The reality is, the reason companies do partnerships is in hopes that the exposure and credibility your program provides them enough value in return to cover their investment in you and more, but yet again that value could come from many different avenues. Your R&D feedback could result in a better product that is easier to sell. Just having their product on a race car in general will allow them to say their product is “track proven” which could lead to more sales. Or perhaps if it’s a large enough company they just want a tax write off that gives them brand recognition and exposure in return.
I already had BC Racing Suspension on my 370Z in 2010 so the value they provided me in 2011 was simply allowing me to put my car in their booth at SEMA that year. It cost them nothing but it allowed me to land many other partnerships simply because they wanted their product on a booth car at SEMA.

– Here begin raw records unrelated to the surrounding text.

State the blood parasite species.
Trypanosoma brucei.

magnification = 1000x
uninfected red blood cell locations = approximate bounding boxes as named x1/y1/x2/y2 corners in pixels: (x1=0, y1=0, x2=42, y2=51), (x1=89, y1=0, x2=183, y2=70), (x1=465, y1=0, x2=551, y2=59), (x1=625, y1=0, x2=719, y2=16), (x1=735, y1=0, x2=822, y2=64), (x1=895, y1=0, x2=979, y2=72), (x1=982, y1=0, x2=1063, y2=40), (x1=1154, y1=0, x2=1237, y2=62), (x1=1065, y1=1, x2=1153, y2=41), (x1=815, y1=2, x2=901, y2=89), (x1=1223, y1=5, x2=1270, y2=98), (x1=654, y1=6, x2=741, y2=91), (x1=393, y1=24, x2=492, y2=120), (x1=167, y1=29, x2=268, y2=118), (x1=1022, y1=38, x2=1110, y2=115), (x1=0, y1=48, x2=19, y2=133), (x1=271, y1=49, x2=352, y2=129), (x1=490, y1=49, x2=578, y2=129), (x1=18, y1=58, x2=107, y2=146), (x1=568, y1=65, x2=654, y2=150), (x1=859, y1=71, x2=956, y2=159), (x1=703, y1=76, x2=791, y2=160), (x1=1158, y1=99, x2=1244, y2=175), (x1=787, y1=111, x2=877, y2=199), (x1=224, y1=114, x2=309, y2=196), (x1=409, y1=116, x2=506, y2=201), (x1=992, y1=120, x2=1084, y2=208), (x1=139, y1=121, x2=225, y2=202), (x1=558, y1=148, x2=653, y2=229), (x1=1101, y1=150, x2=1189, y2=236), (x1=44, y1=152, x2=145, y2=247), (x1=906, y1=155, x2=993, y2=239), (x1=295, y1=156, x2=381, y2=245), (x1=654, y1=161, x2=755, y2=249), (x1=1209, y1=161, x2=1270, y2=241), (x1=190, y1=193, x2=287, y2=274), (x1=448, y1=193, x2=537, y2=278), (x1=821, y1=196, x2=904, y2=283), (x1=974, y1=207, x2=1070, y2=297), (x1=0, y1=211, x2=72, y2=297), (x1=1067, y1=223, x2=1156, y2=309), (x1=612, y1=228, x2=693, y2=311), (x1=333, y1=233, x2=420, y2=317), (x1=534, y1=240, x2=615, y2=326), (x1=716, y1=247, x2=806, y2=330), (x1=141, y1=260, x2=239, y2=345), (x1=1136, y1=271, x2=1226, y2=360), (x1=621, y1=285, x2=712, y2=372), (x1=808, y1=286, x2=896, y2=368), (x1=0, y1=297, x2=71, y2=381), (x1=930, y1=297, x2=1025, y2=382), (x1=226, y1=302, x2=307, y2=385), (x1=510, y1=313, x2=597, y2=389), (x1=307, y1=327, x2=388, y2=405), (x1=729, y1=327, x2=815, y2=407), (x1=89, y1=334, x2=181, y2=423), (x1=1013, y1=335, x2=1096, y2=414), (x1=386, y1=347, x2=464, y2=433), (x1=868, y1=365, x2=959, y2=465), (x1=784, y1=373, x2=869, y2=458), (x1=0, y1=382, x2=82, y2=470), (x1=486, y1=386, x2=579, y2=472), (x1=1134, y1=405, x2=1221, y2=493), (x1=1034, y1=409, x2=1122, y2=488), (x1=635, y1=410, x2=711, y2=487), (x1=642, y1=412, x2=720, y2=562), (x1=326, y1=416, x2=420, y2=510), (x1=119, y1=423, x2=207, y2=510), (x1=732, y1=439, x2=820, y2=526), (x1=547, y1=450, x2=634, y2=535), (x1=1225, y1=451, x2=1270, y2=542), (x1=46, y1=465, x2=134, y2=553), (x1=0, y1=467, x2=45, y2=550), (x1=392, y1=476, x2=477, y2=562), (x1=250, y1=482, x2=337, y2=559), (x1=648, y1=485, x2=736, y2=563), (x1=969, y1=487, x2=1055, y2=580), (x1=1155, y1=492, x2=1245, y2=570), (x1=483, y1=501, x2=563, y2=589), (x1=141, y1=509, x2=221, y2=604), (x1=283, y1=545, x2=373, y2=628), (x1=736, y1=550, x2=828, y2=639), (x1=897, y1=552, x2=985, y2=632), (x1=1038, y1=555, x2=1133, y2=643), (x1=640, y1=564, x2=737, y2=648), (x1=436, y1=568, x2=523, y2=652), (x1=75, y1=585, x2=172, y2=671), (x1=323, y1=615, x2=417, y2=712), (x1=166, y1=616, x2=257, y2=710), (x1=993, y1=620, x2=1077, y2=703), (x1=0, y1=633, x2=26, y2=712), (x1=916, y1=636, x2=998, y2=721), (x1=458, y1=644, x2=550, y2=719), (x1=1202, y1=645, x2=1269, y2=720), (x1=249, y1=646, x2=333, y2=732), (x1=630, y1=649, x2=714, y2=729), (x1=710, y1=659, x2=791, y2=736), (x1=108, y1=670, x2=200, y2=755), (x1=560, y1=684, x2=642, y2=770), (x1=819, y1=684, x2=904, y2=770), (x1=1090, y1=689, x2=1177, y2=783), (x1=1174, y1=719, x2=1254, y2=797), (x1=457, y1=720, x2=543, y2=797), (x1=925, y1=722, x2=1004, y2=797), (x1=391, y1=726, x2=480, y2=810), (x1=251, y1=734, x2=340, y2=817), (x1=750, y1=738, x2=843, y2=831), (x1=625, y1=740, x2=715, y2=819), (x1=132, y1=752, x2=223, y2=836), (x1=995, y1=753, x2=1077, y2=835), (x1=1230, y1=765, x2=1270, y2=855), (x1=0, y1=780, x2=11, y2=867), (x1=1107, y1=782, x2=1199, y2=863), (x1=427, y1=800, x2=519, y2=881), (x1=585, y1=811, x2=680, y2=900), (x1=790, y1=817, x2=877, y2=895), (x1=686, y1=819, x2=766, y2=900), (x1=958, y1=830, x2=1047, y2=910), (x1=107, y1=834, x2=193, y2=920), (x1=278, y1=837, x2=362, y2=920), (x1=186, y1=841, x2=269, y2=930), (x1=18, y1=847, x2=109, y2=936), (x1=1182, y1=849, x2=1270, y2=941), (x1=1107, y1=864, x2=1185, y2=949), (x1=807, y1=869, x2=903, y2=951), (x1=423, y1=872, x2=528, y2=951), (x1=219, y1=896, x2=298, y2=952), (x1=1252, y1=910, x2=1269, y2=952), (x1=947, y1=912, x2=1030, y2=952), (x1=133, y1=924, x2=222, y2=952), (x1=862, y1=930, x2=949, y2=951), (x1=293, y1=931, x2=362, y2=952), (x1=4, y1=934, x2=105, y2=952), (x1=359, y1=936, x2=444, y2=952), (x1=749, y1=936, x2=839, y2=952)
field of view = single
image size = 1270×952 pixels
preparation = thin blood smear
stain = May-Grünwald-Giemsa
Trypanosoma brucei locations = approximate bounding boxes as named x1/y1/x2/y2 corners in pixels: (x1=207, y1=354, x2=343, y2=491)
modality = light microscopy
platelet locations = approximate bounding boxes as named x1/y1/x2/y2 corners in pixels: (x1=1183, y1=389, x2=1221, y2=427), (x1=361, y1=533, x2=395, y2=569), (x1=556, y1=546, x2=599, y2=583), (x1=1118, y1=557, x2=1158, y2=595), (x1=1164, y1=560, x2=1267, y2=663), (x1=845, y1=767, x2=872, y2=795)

Rule #2 – Figure out what you actually need
We’ve already discussed value for your potential partner, but what about for you? You must figure out what you actually need and don’t stray from it. It’s quite possible that you’re going to get into a situation at some point where you’re going to be negotiating partnerships with two or more companies that are going to offer you the same product. Obviously you can only choose one so you better know what’s valuable to you. Just like with your partners, value can come in many forms for you as well. Free product and or cash are obvious values but most value is not as obvious and sometimes can lead to you making the wrong choice if you’re not looking at the whole picture. Let’s say hypothetically I am being offered partnerships from two different energy drink companies. Red Bull is offering me nothing more than one case of product a month. The other company is a start-up that nobody has ever heard of, but they’re offering me free product and a $2,000 cash signing bonus. I am going to take the Red Bull deal in a heartbeat. Why? Because being an official Red Bull athlete has way more value. If they promote me at all on their Facebook page, which would again cost them nothing, they are promoting me to nearly 41 million people. If just 1% of them go to my page and like it, I all of a sudden have 410,000 new fans. If just 25% of those new fans watch the video I posted from my last race, that video just got over 100,000 views. That’s going to make it a lot easier to get far more than $2,000 worth of new partnerships. Not to mention, if I do a good job impressing Red Bull, they’re more likely to offer me much more than free product the next season. Always try and find things that don’t cost your partner any money, but can add value to your program like helping promote you on their social media, using a photo of your car in their next magazine ad, allowing you to put your car in their booth at SEMA, etc. They will almost certainly agree to it since it doesn’t cost them money and it will make the rest of your partners happy as well. The bigger your program gets, the more everyone receives in return.
The partnership proposal I created for the Yost Autosport #YAE92 M3 race program I am working on for 2014 features eight pages, four of which are simply renderings of the car, pit equipment, driving suits, etc. with that company’s logo on them. Visualization is more likely to invoke an emotional response than overloading them with information.